Why exactly was Schlissel fired? On a recent afternoon at Zingerman’s Delicatessen, a storied sandwich shop in Ann Arbor’s Kerrytown District, Jordan B. Acker confronts that question over a chicken-pesto sandwich. Acker, a 37-year-old lawyer from the Detroit suburbs, is chairman of the Board of Regents. On the subject of Schlissel’s termination, Acker stays mostly on script. He circles back continually to a letter that the board sent to Schlissel in January, stating the regents’ rationale for firing the president with cause.
“I think the letter kind of speaks for itself,” Acker says. ”It’s a judgment question at the end of the day.

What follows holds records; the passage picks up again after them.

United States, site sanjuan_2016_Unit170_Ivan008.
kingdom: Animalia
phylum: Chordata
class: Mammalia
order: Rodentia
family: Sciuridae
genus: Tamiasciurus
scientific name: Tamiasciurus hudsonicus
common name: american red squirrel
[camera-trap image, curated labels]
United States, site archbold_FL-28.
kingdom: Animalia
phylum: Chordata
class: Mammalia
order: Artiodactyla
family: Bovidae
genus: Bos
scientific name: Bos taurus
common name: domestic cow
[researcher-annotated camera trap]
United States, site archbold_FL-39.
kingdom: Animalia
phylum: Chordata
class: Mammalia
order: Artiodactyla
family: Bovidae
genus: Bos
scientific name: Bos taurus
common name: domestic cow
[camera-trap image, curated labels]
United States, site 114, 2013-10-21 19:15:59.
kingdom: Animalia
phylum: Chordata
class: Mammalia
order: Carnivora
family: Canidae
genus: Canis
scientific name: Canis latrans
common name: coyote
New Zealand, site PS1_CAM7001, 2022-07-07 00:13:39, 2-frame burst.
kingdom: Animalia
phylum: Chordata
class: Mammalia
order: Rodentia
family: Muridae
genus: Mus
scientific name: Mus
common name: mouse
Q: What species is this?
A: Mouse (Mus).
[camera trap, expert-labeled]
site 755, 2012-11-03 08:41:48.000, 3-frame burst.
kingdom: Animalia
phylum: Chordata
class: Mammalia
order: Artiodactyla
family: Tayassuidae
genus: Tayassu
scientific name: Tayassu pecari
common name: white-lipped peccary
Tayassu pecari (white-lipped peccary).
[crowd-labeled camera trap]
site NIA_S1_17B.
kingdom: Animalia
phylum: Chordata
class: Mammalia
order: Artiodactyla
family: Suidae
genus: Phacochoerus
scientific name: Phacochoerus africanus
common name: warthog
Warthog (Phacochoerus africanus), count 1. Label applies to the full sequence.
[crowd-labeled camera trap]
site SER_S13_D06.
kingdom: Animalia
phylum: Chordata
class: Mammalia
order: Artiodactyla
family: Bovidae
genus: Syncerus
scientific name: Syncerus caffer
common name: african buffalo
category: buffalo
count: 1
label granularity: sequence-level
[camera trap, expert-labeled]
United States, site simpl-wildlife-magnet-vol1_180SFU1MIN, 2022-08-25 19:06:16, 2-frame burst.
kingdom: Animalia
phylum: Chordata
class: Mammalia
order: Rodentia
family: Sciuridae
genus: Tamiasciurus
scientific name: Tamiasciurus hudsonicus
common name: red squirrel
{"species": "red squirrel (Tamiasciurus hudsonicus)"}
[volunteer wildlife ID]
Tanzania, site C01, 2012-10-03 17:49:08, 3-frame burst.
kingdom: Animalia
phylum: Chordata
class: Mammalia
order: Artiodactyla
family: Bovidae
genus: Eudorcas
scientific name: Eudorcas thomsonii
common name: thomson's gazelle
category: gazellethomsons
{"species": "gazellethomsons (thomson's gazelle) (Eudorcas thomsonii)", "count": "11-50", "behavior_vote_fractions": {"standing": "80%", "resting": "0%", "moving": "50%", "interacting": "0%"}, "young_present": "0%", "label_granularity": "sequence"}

And I think it’s clear from the letter, what was lacking here was judgment.”

Strictly speaking, Schlissel was fired for violating a morals clause in his contract, which stipulated that he must at all times comport himself in a manner that promotes the “dignity, reputation, and academic excellence of the university.” Nevertheless, the board saw fit to invoke the past, calling Schlissel’s conduct “particularly egregious” in light of his commitment to stamp out sexual misconduct at the university. The letter lets the reader decide exactly what’s being charged here. Is the board calling Schlissel a hypocrite or accusing him of harassment?

“Mark Schlissel is not a monster,” Acker says. “He’s not an evil, evil guy. Mark Schlissel was guilty of extraordinarily poor judgment. But I put him and Martin Philbert in very different categories. Martin Philbert was engaged in sexual harassment. I can’t say the same about Mark Schlissel.”